Excerpted passage:
I think he's just a clueless, misinformed kid who doesn't know an awful lot.


----------



## zyphy (Jun 23, 2014)

fuarkin shredded kent


----------



## seandog69 (Mar 8, 2013)

OP, looking fantastic, even natty™

but lets get down to brass tacks.... whats your best time on a sonic unleashed full ring run?


----------



## banzi (Mar 9, 2014)

DLTBB said:


> I think he is delusional.
> 
> A lot of people who don't know much about AAS think they can do a 12 week cycle and look like me, they think AAS will work magic on them when in reality most people will just look like a thicker version of their natural selves even after a few cycles and blasts.
> 
> ...


Thats high praise indeed, wait until you get to know him better.


----------



## DC1 (May 5, 2014)

Ryker said:


> It may do but not much, go to the gym regularly get on steroids you will look like that over a period of time job done.


Fcukin lol. No way in hell anyone can look like that. Gear or no gear.

Genetics, gear, diet, dedication, training.


----------



## Ryker (May 7, 2015)

banzi said:


> Thats high praise indeed, wait until you get to know him better.


you are a zero in life


----------



## Ryker (May 7, 2015)

DLTBB said:


> I think he is delusional.

[Collected data]
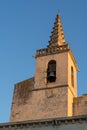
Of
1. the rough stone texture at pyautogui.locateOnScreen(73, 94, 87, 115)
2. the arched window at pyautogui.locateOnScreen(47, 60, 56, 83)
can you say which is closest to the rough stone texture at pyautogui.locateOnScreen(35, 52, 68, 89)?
the arched window at pyautogui.locateOnScreen(47, 60, 56, 83)

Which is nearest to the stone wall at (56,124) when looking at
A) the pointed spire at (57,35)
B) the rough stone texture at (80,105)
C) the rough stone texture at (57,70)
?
Result: the rough stone texture at (80,105)

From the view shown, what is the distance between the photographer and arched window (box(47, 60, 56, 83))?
27.7 meters

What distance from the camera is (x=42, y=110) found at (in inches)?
1032

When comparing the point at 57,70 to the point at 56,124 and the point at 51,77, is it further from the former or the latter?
the point at 56,124

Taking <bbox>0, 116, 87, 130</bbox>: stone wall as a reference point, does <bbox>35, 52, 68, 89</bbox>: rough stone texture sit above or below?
above

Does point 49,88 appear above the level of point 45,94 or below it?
above

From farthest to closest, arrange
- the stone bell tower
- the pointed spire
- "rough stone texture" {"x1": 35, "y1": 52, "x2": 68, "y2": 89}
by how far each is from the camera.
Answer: the pointed spire < "rough stone texture" {"x1": 35, "y1": 52, "x2": 68, "y2": 89} < the stone bell tower

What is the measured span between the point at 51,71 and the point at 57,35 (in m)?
4.69

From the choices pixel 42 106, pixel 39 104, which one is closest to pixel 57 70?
pixel 39 104

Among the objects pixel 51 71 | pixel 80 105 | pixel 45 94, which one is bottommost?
pixel 80 105

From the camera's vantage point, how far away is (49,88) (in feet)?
88.9

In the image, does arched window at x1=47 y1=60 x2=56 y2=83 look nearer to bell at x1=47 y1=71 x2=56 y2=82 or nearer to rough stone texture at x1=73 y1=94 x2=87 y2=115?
bell at x1=47 y1=71 x2=56 y2=82

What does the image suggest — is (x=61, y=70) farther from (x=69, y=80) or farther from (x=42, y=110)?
(x=42, y=110)

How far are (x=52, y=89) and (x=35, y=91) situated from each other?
1518 millimetres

Task requirements:
[1] Answer these questions about the forum thread:
(a) What best time does seandog69 ask the original poster about?
(b) Which five factors does DC1 list?
(c) According to the quoted post by DLTBB, what will most people look like even after a few cycles and blasts?
[2] Reproduce the forum thread word for word from "OP, looking fantastic, even" to "(Mar 9, 2014)".
[3] Write what comes next in the forum thread, beginning after its final line.

Answers by item number:
[1]
(a) The best time on a sonic unleashed full ring run.
(b) Genetics, gear, diet, dedication and training.
(c) A thicker version of their natural selves.

[2]
OP, looking fantastic, even natty™

but lets get down to brass tacks.... whats your best time on a sonic unleashed full ring run?


----------



## banzi (Mar 9, 2014)

[3]
> 
> A lot of people who don't know much about AAS think they can do a 12 week cycle and look like me, they think AAS will work magic on them when in reality most people will just look like a thicker version of their natural selves even after a few cycles and blasts.
> 
> ...


There is nothing great about it, anyone can take the sh1t you have, go to the gym and look like that


----------



## seandog69 (Mar 8, 2013)

Ryker said:


> There is nothing great about it, anyone can take the sh1t you have, go to the gym and look like that


then why dont you?


----------



## SickCurrent (Sep 19, 2005)

Fawkin joocy brah [no ****]


----------



## G-man99 (Jul 15, 2008)

Guys stop biting coz he is obviously a troll or at least a fckin pr1ck at best @Ryker


----------



## FuqOutDaWhey (Apr 29, 2015)

Mirin


----------



## DLTBB (Jan 26, 2015)

BrahmaBull said:


> Mirin


Are you a car salesman by any chance?


----------



## FuqOutDaWhey (Apr 29, 2015)

DLTBB said:


> Are you a car salesman by any chance?


Don't get ya


----------



## Big_B_100 (Apr 26, 2015)

Very nice bro look amazing


----------



## Yes (May 4, 2014)

DLTBB said:


> Are you a car salesman by any chance?


fukkin lol

Aware


----------



## DLTBB (Jan 26, 2015)

BrahmaBull said:


> Don't get ya


There was a dude with the username BrahmaBull on another forum me and @Yes post on who used to make countless troll threads about how he is a successful car salesman who earns 10k a month but can't get women, lol.


----------



## FuqOutDaWhey (Apr 29, 2015)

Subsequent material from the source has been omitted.